**PAGE EXCERPT:**
##########

In Certain Tires and Products Containing Same, the Judge denied a motion to terminate by consent order because the motion failed to include the statement that “there are no other agreements, written or oral, express or implied between the parties concerning the subject matter of the investigation,” as required under Rule 210.21(c). Certain Tires and Products Containing Same, Inv. No. 337-TA-894, Order No. 8 at 1-2 (November 8, 2013). In Multiple Mode Outdoor Grills, the Judge rejected a provision in a proposed consent order regarding respondent’s cessation of importation and sales because the provision omitted the phrase “except to the extent permitted by the settlement agreement between complainant and respondent,” as required by Commission Rule 210.21(c)(4)(iii). Certain Multiple Mode Outdoor Grills and Parts Thereof, Inv. No. 337-TA-895, Order No. 15 at 2 (December 17, 2013).
Pitfall # 3: Ambiguity Regarding the Terms of the Consent
Another basis for the rejection of proposed consent orders has been ambiguity regarding coverage of the orders.
The Commission’s rules require that consent orders in patent-based investigations identify the “subject articles” and include “a statement of any allegation in the complaint that the respondents sell for importation, import, or sell after importation the subject articles in violation of section 337 by reason of asserted patent claims.” 19 C.F.R. § 210.21(c)(4)(i). For consent order stipulations, the rules require “[a] statement identifying the asserted patent claims . . . and whether the stipulation calls for cessation of importation, distribution, sale, or other transfers . . . of subject articles in the United States and/or specific terms relating to the disposition of existing U.S. inventories.” 19 C.F.R. § 210.21(c)(3)(i)(B). Recent decisions of the Commission and the Judges have held that these identifications must be specific and without ambiguity.

##########

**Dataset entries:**
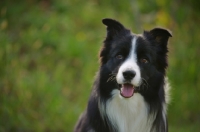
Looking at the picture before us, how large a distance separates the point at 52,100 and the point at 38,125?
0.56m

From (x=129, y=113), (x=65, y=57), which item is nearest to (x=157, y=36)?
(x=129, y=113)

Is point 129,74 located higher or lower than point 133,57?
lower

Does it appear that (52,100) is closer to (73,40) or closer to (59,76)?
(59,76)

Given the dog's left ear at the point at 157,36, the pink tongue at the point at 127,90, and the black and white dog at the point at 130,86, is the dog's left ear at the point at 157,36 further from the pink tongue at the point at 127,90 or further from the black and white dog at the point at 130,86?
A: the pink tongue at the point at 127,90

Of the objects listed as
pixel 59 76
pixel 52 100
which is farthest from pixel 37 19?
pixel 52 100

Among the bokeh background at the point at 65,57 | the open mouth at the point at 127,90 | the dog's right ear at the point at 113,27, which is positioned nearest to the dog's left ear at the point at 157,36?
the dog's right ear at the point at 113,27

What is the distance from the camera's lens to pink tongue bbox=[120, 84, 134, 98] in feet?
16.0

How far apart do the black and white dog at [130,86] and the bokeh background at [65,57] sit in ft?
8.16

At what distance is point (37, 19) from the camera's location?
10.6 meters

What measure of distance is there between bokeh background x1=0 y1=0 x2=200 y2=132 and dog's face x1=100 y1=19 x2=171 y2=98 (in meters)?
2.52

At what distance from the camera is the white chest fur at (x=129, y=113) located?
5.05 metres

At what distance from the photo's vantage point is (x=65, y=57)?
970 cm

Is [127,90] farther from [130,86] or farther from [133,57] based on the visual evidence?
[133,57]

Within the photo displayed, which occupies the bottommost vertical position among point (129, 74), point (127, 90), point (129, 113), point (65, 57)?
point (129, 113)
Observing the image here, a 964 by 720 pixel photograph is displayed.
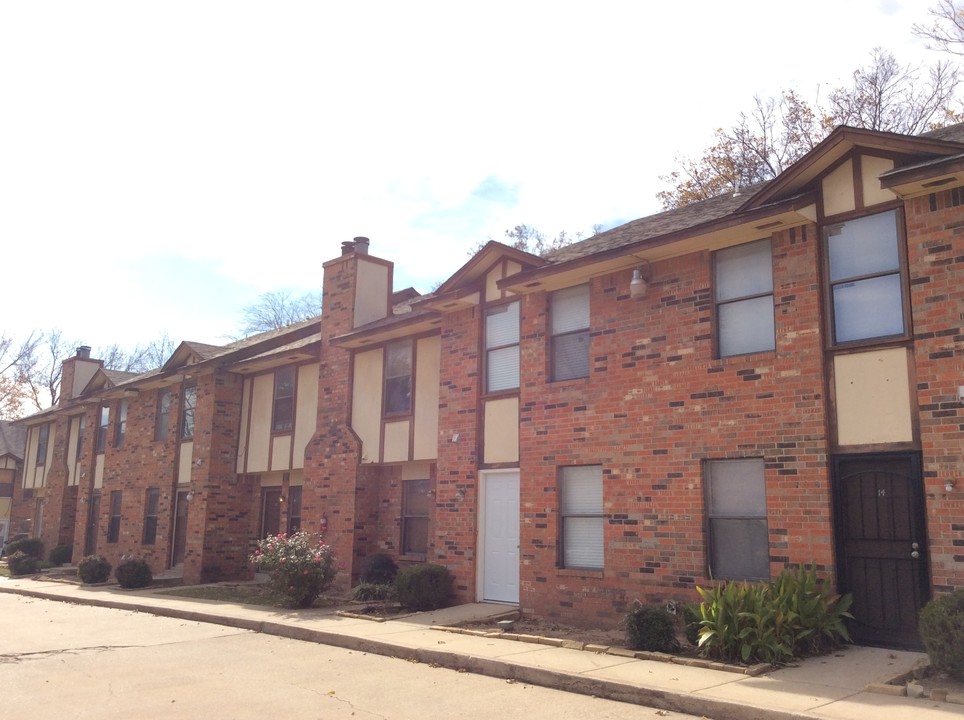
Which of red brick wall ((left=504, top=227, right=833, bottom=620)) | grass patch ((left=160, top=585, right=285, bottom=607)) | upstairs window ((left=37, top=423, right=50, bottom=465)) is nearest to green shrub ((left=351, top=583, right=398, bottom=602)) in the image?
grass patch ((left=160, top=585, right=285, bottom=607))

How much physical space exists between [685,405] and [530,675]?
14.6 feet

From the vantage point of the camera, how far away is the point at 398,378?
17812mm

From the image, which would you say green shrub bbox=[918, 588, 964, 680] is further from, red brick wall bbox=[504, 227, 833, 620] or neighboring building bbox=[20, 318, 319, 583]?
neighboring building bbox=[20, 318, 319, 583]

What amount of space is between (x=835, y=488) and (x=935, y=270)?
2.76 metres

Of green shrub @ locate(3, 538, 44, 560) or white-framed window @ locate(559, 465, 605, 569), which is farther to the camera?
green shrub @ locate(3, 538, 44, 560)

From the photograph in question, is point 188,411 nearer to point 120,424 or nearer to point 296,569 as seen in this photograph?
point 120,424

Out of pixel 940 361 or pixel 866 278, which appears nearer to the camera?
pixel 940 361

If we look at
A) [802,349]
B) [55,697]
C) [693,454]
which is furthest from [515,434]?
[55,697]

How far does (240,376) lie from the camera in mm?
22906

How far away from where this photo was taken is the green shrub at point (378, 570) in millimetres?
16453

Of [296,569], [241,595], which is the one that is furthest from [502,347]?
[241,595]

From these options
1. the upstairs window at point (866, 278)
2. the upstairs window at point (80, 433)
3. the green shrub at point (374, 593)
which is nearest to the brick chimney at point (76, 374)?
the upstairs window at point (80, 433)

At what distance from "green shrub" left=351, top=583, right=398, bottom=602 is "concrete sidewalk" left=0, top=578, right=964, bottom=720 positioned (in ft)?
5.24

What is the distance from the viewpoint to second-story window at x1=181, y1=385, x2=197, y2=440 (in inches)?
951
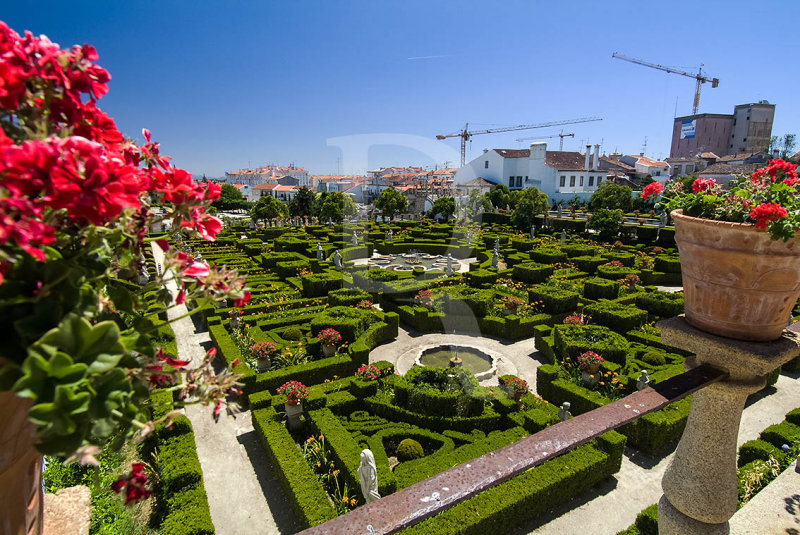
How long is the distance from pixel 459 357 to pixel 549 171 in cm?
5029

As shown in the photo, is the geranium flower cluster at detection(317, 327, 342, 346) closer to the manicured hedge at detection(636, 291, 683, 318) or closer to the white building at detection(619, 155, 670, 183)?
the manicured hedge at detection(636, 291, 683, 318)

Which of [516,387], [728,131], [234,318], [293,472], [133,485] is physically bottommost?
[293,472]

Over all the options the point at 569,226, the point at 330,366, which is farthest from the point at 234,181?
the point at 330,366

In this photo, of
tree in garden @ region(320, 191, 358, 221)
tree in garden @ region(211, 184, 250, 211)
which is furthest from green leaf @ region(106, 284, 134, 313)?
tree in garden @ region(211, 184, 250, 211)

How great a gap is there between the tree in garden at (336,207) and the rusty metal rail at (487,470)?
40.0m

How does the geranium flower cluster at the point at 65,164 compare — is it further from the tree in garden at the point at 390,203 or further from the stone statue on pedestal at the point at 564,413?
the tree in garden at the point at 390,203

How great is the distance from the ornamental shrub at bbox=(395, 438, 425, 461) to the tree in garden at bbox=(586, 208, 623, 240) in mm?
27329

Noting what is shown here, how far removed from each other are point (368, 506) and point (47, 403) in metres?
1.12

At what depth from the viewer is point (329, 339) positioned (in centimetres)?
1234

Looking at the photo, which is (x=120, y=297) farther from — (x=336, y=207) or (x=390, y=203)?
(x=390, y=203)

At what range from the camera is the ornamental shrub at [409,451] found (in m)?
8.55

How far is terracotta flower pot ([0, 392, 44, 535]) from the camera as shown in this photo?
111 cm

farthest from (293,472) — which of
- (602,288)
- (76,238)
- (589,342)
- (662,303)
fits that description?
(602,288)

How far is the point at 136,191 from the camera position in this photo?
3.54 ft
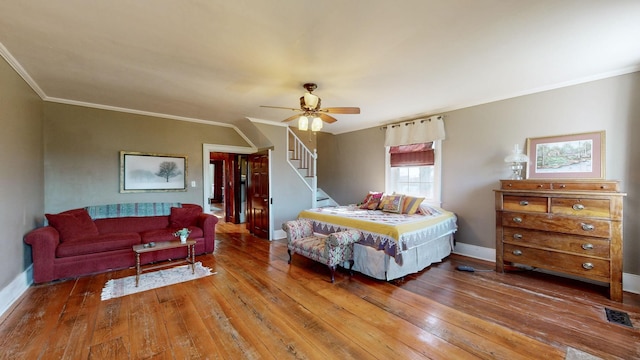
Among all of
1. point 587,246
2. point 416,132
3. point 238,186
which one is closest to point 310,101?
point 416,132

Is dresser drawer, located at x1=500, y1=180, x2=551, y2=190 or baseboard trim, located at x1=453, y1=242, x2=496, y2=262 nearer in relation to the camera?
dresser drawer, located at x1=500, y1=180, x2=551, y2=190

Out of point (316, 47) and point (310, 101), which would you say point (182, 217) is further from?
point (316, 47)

##########

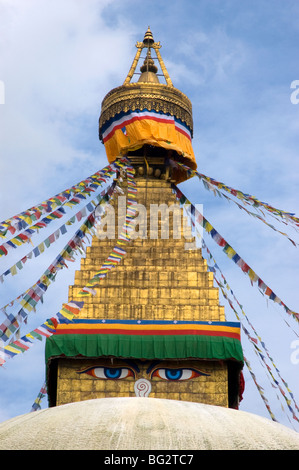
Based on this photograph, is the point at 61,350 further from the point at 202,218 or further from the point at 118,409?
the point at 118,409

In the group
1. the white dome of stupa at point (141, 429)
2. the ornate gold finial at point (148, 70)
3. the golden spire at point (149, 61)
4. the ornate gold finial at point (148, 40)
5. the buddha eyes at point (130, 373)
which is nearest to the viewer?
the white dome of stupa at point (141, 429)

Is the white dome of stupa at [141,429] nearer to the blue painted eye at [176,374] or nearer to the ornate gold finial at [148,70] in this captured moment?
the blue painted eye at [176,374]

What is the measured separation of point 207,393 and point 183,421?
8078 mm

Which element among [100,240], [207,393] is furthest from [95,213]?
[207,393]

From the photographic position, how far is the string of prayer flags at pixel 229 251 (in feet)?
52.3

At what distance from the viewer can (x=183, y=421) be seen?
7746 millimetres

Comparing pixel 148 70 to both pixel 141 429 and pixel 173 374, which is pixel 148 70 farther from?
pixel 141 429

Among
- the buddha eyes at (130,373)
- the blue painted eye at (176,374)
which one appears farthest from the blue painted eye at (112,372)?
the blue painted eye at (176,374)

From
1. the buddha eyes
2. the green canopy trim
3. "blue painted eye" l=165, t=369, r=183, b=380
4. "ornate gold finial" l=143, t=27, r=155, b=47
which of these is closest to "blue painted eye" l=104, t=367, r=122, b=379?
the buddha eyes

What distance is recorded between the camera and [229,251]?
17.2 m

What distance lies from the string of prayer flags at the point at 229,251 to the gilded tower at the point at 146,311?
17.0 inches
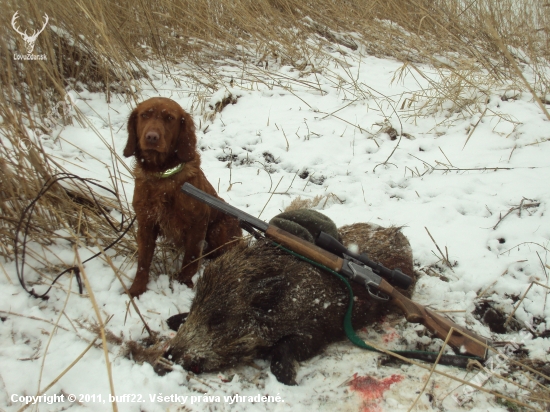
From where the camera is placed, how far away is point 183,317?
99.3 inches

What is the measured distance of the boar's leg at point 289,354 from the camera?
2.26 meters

##########

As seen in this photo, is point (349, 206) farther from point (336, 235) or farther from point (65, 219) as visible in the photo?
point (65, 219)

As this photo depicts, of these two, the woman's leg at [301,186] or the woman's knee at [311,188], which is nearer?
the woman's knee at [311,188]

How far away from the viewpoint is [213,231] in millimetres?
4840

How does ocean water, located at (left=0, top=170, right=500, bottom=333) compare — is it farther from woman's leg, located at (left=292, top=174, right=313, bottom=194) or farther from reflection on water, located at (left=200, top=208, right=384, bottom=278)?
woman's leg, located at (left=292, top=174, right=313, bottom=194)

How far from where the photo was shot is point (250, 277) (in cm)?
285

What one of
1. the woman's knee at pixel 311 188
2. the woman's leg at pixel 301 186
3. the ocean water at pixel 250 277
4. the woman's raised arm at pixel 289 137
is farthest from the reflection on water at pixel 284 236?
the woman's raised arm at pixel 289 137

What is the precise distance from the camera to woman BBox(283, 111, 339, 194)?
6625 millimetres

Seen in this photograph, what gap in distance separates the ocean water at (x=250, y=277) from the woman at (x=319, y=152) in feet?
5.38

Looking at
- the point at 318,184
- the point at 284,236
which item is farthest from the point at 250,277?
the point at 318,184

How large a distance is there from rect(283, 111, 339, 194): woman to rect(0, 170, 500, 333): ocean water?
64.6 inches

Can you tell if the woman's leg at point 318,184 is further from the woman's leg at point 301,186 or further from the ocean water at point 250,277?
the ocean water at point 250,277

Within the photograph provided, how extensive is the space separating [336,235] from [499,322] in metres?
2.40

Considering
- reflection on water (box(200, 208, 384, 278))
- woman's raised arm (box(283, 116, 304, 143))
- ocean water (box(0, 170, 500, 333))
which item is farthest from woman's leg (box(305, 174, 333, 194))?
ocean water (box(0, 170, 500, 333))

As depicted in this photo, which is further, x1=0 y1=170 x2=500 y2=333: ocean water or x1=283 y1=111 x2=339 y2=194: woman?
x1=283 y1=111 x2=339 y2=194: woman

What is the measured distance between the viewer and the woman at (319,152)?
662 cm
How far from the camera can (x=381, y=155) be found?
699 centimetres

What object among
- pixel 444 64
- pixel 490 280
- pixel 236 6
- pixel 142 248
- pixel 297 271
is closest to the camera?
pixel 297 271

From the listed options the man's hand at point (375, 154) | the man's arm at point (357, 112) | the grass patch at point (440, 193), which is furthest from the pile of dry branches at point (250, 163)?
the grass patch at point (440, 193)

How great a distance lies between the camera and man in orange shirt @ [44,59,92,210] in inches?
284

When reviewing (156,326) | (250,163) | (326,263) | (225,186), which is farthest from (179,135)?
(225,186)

##########

**WHAT IS ASKED:**
a – Answer these questions about the consent-order excerpt:
(i) Which rule required the statement about no other agreements that was missing from the motion in Certain Tires and Products Containing Same?
(ii) What is the investigation number for Certain Multiple Mode Outdoor Grills and Parts Thereof?
(iii) According to recent decisions of the Commission and the Judges, what must the identifications be?
b – Return everything in the consent-order excerpt from "In Certain Tires" down to "(December 17, 2013).".

**SOLUTIONS TO THE EXERCISE:**
a –
(i) Rule 210.21(c)
(ii) Inv. No. 337-TA-895
(iii) Specific and without ambiguity

b –
In Certain Tires and Products Containing Same, the Judge denied a motion to terminate by consent order because the motion failed to include the statement that “there are no other agreements, written or oral, express or implied between the parties concerning the subject matter of the investigation,” as required under Rule 210.21(c). Certain Tires and Products Containing Same, Inv. No. 337-TA-894, Order No. 8 at 1-2 (November 8, 2013). In Multiple Mode Outdoor Grills, the Judge rejected a provision in a proposed consent order regarding respondent’s cessation of importation and sales because the provision omitted the phrase “except to the extent permitted by the settlement agreement between complainant and respondent,” as required by Commission Rule 210.21(c)(4)(iii). Certain Multiple Mode Outdoor Grills and Parts Thereof, Inv. No. 337-TA-895, Order No. 15 at 2 (December 17, 2013).